Subduction of seamounts and ridges along thinly sedimented convergent margins results in deformation of the overriding forearc. Exposures of newly recognized late Pleistocene, shallow water deposits (i.e., Marenco formation) record intervals of rapid subsidence and uplift across the Costa Rican forearc inboard of the subducting Cocos Ridge. In general, the Marenco formation is a fining upward, fossiliferious, late Pleistocene, marine sand disconformably overlying beveled surfaces cut across the competent Osa mélange basement. The ∼50 to 27 ka age of the Marenco formation is constrained by 12 accelerator mass spectrometry and two conventional 14C dates obtained on marine macrofossils. The deposition of this sequence coincident with a general fall in sea level during oxygen isotope stage 3 requires >6 mm yr−1 subsidence inboard of the northwest flank of the subducting Cocos Ridge. Presently, exposures of the Marenco formation are found at >75 m above sea level, requiring uplift rates in excess of 6 mm yr−1. We interpret the down and up history of vertical tectonism recorded by the Marenco formation as the response of the upper plate to variations in the elevation of the subducting Cocos Ridge.
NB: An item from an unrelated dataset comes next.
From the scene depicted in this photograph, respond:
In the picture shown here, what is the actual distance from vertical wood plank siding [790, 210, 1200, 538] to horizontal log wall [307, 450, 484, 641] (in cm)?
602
On the basis of a model where the upper plate deforms through bends because of roughness on a rigid downgoing plate, the rate, duration, and spatial distribution of vertical tectonism across the forearc are determined by the magnitude of the orthogonal component of the relative convergence vector and the bathymetry of the underthrusting plate. Application of this model to bathymetric data for the Cocos plate offshore yields a broad agreement between predicted future rates of subsidence and uplift and rates over the last 50 kyr recorded by the Marenco formation. Furthermore, analysis suggests that the arrival of the blunt‐tipped leading edge of the Cocos Ridge (0.5–3 Ma) resulted in an initial period of very rapid (∼30 mm yr−1) uplift.